Avec ses 800 employés et ses 71 lits, l'hôpital de Montmagny, à une heure de route de Québec, est une belle mécanique, ultramoderne et fonctionnelle, ce qui est très rare dans la Belle Province. Ce petit hôpital de campagne dessert une population de 45.000 habitants dans un rayon de deux heures de route.
Plus de la moitié des patients de cet établissement sont des personnes âgées. «La majorité de nos patients sont âgés, tout comme la population de la région. 17% ont plus de 65 ans et ce chiffre grimpera à 25% en 2026. Les hôpitaux ont été conçus pour des adultes, pas pour des seniors. Il faut une approche adaptée aux personnes âgées, à défaut de quoi ils peuvent très vite perdre leur masse musculaire, puis leur autonomie», raconte le directeur général de l'hôpital, Daniel Paré.
Des méthodes simples
À Montmagny, l'environnement hospitalier est adapté aux plus âgés. L'intensité lumineuse est plus forte dans les chambres des seniors, afin qu'ils puissent lire. Les tableaux médicaux sont écrits en gros caractères. Le docteur Doiron se passionne depuis vingt ans pour la gériatrie. Il a conçu Vision Gérontonomie à l'automne dernier. Le généraliste s'est basé sur les travaux du Centre universitaire hospitalier de Montréal, qui prône une approche personnalisée pour les aînés en milieu
hospitalier.
André Doiron applique des méthodes simples. Dans toutes les chambres, le praticien a fait installer des chaises pour éviter que les malades demeurent alités. Les patients mangent sur une petite table et non dans leur lit. Ils doivent essayer de marcher et de rester autonome. La nuit, les médecins privilégient à tout prix le sommeil, plutôt que les prises de mesure des signes vitaux. Les régimes sont abandonnés, afin que les malades ne maigrissent pas. Coûte que coûte, le senior doit conserver la mobilité qu'il possédait lors de son entrée à l'hôpital.

• [Consigne de travail]:
Veuillez poursuivre le texte sur l'hôpital de Montmagny et sa prise en charge des aînés, en reprenant juste après sa dernière phrase.

Données recueillies:
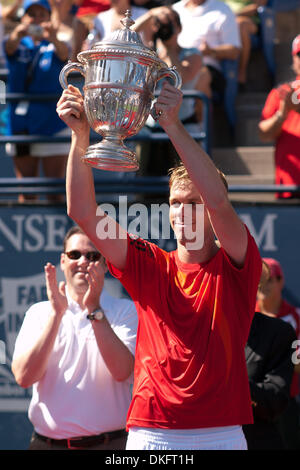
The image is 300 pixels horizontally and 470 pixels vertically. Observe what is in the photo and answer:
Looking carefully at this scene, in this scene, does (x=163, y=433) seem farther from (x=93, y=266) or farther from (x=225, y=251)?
(x=93, y=266)

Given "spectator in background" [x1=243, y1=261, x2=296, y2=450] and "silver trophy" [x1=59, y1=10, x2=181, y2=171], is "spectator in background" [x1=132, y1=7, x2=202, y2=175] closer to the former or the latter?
"spectator in background" [x1=243, y1=261, x2=296, y2=450]

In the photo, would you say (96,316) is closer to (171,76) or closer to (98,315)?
(98,315)

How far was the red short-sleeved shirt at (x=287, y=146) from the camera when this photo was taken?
A: 5469mm

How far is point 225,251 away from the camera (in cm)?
272

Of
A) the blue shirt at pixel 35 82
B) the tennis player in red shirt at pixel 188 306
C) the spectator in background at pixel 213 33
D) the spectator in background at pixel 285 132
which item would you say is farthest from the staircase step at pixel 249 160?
the tennis player in red shirt at pixel 188 306

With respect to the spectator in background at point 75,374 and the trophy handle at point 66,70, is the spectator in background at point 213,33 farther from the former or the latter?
the trophy handle at point 66,70

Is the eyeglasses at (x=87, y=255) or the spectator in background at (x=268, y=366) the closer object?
the spectator in background at (x=268, y=366)

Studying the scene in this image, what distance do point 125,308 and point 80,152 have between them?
1.38m

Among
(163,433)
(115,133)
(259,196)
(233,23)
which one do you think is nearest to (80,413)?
(163,433)

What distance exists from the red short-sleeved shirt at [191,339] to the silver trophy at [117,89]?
415 mm

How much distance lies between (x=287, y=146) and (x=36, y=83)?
2.00 metres

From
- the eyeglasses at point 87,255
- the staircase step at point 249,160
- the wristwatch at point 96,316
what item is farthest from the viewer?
the staircase step at point 249,160

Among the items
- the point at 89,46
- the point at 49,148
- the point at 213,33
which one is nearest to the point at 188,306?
the point at 49,148

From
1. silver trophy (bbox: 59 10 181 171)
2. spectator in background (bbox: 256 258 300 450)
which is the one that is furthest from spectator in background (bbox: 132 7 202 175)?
silver trophy (bbox: 59 10 181 171)
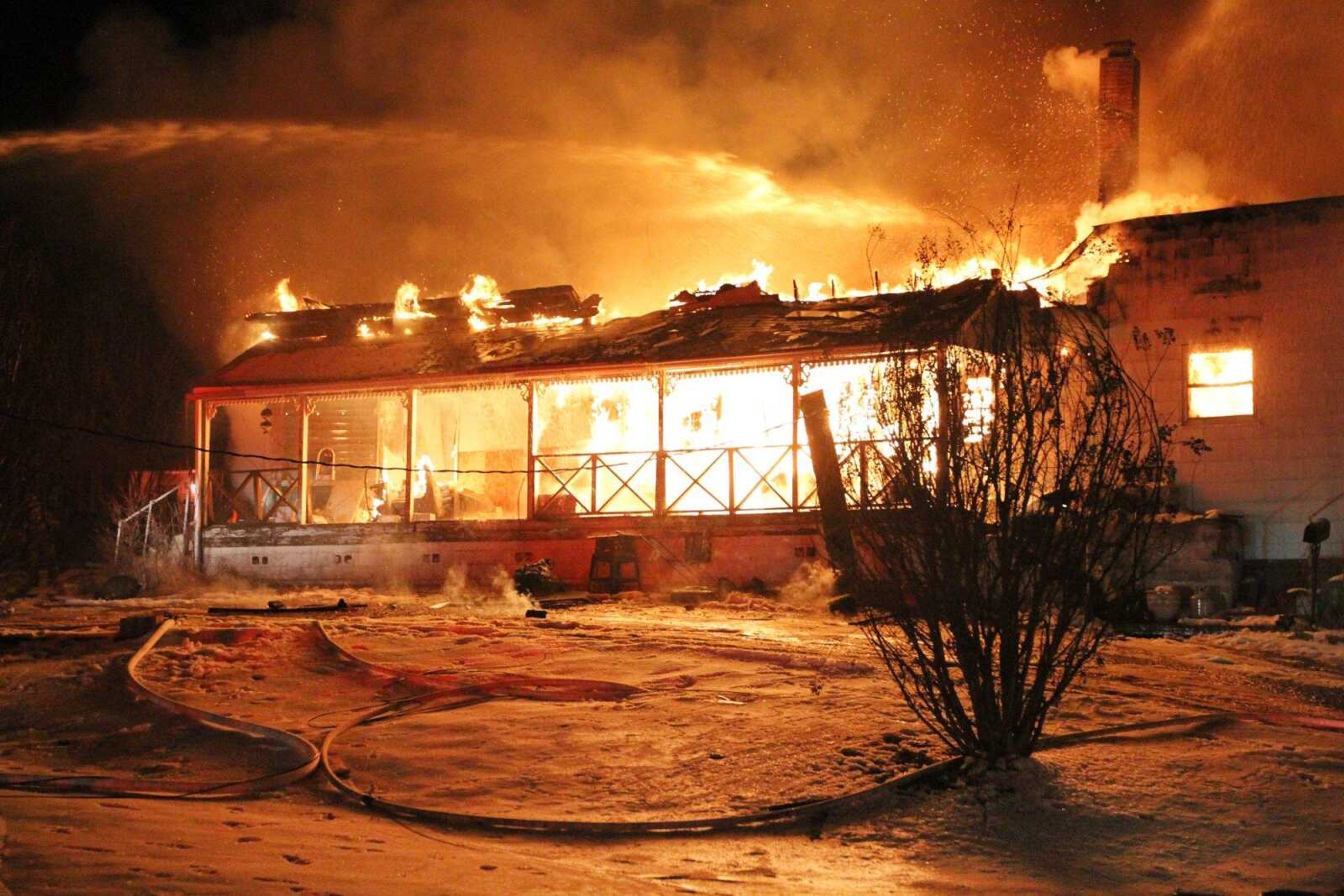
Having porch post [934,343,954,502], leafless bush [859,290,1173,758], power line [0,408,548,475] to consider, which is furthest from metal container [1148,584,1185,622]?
power line [0,408,548,475]

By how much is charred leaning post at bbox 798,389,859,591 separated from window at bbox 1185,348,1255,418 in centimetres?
583

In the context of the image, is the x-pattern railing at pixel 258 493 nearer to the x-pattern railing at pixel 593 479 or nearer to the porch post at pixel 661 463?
the x-pattern railing at pixel 593 479

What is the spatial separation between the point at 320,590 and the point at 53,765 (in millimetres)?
11894

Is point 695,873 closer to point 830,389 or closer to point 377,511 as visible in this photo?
point 830,389

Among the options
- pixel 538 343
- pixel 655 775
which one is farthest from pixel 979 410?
pixel 538 343

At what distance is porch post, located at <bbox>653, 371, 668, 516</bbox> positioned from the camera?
19.3 meters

• [Section réponse]:
S'il est encore trop tôt pour mesurer les résultats de Vision Gérontonomie, plus de 200 médecins, pharmaciens, infirmiers et personnels d'entretien ont été formés à cette philosophie. «Lors du passage dans une chambre, les balayeurs invitent par exemple les patients à s'hydrater», dit André Doiron.
Les personnels de santé inculquent aussi ces concepts aux proches des malades. «Les réactions des familles sont variables. Certaines sont enthousiastes, d'au¬tres refusent que leur parent quitte son lit» , explique l'infirmière coordonnatrice de Vision Gérontonomie, Mélanie Poirier. Urgences, soins intensifs, tous les services appliquent le programme.
André Doiron se rend dans le secteur des soins de longue durée. La porte s'entrouvre. Le médecin passe la tête. La malade se dresse sur son lit: «Ce n'est pas la tête, ça, ça va. Mais j'ai 87 ans et les séquelles de cette opération de l'intestin durent depuis mai. Nous sommes bien traités dans cet hôpital et surtout on s'occupe de nous.» S'il y a encore quelques résistances au changement chez certains employés, elles devraient disparaître avec le temps.
Le directeur de l'hôpital se frotte les mains et conclut: «Pour un gestionnaire, c'est l'idéal. Mieux soignées, les personnes âgées restent moins longtemps ici et nous faisons des économies.»
Il faut dire qu'à quelques exceptions près, le système de santé québécois, entièrement public et gratuit, est en faillite depuis plus d'une décennie. Les médecins et les hôpitaux ne parviennent plus à satisfaire les besoins de base de la population. «Le temps d'attente pour une chirurgie est du simple au double avec la France.
Il est désormais impossible d'avoir accès à un médecin de famille. Sans médecin généraliste, il n'est pas possible de faire appel à un spécialiste et d'être soigné plus avant», confiait récemment le professeur d'économie de l'université de Montréal, Claude Montmarquette, un spécialiste des questions de santé.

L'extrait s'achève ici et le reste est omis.